Even more unfortunately the other DNS server for my zone is ns.sws.net.au which is also the only other server for the sws.net.au zone. Normally this will work because the servers for the net.au zone have a glue record containing the server IP address. So when asked for the NS records for the sws.net.au domain the reply will include the IP address of ns.sws.net.au. The unfortunate part was that the IP address was the old IP address from before the sws.net.au servers changed to a new IP address range, I wonder whether this was due to the recovery process after the Distribute IT hack , as forgetting to change a glue record is not something that I or the other guy who runs that network would forget. But it is possible that we both stuffed up.
The DNS secondary was an IBM P3-1GHz desktop system with two IDE disks in a RAID-1 array. It’s been quite reliable, it’s been running in the same hardware configuration for about four years now with only one disk replacement. It turned out that the cooling fan in the front of the case had seized up due to a lot of dirt and the BIOS wouldn’t let the system boot in that state. Also one of the disks was reporting serious SMART problems and needed to be replaced – poor cooling tends to cause disk errors.

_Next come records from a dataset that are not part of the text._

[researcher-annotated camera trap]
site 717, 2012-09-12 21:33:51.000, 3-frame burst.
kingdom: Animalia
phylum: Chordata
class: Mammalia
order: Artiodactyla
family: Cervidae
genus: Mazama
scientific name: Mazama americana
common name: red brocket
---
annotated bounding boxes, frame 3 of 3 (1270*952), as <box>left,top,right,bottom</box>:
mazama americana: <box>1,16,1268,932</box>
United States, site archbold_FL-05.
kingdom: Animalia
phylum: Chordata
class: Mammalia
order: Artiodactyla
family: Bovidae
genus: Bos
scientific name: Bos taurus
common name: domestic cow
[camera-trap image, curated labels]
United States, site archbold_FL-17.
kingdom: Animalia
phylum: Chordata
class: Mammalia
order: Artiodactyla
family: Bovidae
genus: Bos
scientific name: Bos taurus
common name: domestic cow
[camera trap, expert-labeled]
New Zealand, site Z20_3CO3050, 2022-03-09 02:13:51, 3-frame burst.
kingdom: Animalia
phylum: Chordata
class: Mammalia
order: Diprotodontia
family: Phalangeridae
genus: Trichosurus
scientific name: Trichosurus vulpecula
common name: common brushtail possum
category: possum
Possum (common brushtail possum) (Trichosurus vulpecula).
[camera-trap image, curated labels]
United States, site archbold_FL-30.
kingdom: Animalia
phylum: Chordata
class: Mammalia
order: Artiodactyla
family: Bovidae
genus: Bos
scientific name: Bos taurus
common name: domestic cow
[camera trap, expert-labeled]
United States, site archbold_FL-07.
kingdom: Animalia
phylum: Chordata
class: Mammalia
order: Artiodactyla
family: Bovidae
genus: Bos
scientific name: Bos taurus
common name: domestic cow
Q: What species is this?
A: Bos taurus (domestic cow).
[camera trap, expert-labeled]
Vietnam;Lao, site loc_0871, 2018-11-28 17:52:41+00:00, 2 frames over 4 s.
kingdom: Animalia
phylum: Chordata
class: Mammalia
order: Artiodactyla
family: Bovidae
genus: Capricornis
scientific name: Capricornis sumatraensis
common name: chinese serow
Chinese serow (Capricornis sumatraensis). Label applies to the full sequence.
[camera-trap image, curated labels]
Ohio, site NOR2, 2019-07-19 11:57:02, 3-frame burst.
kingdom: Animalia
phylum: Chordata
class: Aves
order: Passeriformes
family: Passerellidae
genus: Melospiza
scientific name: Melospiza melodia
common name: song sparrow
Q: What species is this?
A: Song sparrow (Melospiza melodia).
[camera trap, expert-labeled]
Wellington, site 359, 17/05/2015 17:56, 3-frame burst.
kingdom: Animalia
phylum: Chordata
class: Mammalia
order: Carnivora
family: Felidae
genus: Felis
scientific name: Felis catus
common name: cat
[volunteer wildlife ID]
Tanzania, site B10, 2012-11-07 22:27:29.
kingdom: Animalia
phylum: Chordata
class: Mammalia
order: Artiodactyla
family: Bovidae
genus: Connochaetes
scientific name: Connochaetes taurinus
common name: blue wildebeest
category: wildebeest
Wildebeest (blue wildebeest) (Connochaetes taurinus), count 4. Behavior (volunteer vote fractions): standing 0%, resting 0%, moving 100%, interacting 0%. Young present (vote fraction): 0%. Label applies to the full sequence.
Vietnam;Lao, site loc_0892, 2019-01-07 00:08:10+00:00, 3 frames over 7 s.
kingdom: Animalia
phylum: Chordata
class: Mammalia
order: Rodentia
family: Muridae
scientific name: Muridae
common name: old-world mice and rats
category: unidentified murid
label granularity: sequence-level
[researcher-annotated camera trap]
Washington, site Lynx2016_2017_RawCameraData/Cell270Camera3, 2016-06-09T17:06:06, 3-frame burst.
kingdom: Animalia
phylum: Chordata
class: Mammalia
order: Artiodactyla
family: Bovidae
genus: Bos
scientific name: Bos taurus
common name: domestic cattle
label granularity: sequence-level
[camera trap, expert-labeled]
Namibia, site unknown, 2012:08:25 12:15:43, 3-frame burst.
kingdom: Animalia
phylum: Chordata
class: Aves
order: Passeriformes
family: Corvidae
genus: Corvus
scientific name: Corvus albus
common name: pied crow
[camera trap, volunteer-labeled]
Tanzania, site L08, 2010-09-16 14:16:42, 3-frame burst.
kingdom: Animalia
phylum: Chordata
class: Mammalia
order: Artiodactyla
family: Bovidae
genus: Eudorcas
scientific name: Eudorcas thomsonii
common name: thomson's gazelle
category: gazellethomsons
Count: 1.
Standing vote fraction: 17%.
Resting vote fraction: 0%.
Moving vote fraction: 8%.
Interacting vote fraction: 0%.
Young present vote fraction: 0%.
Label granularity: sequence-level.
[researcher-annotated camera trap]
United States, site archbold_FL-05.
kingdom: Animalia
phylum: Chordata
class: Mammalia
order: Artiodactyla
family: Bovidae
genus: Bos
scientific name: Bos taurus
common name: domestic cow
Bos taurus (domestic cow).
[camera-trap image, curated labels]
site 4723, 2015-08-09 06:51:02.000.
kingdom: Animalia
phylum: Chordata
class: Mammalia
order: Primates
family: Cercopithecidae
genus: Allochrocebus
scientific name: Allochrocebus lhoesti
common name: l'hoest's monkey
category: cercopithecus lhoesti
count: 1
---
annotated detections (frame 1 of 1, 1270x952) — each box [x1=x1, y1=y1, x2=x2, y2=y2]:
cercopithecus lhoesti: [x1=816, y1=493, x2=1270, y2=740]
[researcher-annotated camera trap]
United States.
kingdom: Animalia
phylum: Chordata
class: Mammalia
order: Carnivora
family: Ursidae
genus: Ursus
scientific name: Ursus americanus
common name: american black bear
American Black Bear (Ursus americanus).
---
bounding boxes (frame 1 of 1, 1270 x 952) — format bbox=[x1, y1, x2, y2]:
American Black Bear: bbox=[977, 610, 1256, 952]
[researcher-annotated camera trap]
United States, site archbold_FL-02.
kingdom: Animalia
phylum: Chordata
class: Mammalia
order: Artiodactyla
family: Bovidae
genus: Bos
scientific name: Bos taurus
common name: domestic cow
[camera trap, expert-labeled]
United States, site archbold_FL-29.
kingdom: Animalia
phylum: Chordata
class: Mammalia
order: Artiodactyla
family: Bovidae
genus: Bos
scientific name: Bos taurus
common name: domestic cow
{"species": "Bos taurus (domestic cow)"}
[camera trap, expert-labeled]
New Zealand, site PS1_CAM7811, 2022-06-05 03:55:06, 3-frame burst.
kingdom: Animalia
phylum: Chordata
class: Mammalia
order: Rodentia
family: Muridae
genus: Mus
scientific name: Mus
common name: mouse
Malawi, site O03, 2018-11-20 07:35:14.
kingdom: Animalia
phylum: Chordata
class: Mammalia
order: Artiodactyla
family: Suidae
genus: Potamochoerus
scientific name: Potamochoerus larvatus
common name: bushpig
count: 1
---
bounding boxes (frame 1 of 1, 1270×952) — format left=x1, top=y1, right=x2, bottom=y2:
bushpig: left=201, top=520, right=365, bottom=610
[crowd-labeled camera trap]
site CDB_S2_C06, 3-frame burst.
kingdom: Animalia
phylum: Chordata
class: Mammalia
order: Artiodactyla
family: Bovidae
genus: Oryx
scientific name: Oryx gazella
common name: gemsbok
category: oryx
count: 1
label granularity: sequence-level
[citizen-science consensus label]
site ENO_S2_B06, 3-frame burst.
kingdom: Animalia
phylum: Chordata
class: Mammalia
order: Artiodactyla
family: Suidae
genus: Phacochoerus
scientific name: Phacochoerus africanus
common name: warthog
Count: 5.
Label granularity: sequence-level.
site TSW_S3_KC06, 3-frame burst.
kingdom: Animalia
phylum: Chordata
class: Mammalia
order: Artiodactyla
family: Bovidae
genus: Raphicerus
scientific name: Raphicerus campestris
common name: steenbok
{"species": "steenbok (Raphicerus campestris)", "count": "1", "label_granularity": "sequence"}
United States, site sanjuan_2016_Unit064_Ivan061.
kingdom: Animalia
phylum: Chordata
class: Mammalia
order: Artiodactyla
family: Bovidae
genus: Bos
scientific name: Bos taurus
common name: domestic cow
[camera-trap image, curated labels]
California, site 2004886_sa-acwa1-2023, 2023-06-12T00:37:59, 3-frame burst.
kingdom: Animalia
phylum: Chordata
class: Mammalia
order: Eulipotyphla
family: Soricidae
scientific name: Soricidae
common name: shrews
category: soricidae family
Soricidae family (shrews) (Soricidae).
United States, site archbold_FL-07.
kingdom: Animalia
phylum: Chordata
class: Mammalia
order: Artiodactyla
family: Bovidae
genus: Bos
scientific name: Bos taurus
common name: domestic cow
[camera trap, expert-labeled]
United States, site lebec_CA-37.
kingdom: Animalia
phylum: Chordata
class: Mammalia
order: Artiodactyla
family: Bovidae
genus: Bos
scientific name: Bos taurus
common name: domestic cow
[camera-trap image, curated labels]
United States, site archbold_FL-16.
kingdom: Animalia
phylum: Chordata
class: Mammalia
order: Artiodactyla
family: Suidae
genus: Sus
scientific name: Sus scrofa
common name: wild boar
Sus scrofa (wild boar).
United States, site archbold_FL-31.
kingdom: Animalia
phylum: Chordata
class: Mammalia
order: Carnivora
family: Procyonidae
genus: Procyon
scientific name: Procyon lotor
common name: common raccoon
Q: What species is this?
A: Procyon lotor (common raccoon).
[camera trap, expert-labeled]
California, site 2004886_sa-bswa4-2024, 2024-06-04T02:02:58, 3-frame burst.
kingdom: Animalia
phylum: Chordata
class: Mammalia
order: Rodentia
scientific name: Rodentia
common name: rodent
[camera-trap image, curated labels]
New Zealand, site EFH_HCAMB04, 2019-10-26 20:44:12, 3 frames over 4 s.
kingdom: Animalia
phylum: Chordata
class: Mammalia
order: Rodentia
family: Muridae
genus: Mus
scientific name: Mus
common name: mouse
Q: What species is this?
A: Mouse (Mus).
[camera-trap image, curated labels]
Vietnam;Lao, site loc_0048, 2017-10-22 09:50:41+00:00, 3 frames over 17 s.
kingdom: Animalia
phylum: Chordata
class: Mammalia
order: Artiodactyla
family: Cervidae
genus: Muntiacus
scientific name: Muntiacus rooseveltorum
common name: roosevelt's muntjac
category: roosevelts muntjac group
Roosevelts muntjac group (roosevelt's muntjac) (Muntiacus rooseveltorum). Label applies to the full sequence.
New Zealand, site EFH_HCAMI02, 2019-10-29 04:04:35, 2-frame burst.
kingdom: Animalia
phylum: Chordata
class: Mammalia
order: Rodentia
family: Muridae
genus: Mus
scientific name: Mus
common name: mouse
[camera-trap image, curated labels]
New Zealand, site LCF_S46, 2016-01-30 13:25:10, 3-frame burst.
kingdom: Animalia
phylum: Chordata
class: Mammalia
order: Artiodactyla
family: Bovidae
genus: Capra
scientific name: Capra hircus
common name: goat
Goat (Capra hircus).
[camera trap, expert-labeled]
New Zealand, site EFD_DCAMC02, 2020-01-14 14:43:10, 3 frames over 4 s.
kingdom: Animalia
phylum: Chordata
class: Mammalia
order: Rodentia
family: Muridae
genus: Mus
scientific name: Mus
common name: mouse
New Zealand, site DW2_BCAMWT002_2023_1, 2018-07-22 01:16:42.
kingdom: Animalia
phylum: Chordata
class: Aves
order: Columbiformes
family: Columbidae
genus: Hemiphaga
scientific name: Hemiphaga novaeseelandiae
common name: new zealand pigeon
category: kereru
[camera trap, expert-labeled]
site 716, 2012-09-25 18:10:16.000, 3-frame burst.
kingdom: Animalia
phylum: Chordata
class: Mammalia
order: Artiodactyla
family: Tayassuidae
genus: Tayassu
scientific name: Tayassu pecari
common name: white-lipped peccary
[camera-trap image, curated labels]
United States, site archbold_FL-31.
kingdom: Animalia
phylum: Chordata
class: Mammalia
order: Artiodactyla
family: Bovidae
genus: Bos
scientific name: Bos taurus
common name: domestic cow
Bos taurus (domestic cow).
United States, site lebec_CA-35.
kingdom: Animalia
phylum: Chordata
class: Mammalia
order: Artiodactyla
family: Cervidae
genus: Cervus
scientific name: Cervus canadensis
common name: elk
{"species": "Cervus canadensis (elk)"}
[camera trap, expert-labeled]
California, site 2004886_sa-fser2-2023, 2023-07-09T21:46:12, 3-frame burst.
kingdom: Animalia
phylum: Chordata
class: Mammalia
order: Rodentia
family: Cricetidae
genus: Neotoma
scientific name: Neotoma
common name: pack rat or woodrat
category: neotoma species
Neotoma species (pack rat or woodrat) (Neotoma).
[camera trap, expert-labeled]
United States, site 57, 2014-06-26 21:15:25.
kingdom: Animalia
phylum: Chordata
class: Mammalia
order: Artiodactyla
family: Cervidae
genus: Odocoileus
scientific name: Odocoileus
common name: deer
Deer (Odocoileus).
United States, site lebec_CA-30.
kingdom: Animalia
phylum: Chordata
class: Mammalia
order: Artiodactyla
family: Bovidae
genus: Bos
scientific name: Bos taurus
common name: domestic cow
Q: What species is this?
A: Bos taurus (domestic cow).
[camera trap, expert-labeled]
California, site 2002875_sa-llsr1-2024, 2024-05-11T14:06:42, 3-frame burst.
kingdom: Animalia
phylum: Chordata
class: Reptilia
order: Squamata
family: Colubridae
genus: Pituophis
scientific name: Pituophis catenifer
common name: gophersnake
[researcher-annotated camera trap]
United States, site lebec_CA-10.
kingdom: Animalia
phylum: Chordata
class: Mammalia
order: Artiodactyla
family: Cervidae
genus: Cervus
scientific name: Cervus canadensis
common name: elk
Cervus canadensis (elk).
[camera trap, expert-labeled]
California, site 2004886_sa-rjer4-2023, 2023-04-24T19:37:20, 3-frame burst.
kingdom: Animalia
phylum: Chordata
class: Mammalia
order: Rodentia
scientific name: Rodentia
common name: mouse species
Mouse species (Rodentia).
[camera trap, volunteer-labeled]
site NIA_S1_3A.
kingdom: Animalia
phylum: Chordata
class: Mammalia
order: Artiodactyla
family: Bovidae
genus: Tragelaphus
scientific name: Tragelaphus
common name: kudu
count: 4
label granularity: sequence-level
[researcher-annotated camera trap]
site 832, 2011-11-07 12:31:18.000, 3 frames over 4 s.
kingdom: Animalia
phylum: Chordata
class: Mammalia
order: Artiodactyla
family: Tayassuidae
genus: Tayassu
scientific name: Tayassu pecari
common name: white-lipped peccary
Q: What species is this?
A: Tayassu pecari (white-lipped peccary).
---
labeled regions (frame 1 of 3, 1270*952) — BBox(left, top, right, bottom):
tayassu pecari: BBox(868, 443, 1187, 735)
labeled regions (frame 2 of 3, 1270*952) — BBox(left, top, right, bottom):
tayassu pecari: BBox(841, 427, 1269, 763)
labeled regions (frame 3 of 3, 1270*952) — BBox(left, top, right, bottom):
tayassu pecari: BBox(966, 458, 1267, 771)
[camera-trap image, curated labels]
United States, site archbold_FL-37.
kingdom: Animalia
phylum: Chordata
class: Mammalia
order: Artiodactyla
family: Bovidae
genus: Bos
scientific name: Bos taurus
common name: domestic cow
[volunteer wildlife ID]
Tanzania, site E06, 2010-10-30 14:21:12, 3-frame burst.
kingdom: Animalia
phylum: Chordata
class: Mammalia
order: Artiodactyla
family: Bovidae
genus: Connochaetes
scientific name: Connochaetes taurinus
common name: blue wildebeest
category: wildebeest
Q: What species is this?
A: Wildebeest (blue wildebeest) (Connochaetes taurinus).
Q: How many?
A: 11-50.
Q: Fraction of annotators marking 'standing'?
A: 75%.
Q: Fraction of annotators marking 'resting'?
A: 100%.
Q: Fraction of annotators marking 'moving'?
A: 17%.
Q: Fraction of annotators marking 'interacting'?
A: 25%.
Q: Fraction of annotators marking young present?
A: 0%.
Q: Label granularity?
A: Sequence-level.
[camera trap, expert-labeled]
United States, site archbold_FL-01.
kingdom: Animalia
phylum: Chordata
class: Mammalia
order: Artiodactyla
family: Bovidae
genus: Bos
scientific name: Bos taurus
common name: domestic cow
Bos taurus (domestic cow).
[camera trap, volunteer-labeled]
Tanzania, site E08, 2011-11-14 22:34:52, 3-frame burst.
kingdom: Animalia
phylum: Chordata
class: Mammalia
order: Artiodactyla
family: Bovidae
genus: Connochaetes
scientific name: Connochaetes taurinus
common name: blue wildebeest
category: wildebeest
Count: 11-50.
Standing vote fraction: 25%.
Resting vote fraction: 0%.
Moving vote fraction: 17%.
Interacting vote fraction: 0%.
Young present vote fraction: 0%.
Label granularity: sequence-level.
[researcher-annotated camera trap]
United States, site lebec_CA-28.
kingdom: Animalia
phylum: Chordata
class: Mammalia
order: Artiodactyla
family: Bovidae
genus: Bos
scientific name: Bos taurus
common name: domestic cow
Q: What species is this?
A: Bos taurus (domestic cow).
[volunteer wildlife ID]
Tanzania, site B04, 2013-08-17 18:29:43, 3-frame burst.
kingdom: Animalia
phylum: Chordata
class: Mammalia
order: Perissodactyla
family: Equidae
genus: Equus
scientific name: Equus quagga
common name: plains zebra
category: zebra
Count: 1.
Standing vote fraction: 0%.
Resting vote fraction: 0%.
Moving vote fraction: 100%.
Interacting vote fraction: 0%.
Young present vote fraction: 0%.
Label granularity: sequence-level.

It seems that Compaq systems are good at informing the user of SMART problems, two different Compaq desktop systems (one from before the HP buyout and one from after) made very forceful recommendations that I replace the disk, it’s a pity that the BIOS doesn’t allow a normal boot process after the warning as following the recommendation to backup the data is difficult when the system won’t boot.
I have a temporary server running now, but my plan is to install a P3-866 system and use a 5400rpm disk to replace the 7200rpm that’s currently in the second position in the RAID array. I’ve done some tests on power use and an old P3 system uses a lot less than most new systems . Power use directly maps to heat dissipation and a full size desktop system with big fans that dissipates less than 50W is more likely to survive a poorly cooled room in summer. Laptops dissipate less heat but as their vents are smaller (thus less effective at the best of times and more likely to get blocked) this doesn’t provide a great benefit. Also my past experience of laptops as servers is that they don’t want to boot up when the lid is closed and getting RAID-1 and multiple ethernet ports on a laptop is difficult.
Finally I am going to create a third DNS server for the sws.net.au domain. While it is more pain to run extra servers, for some zones it’s just worth it.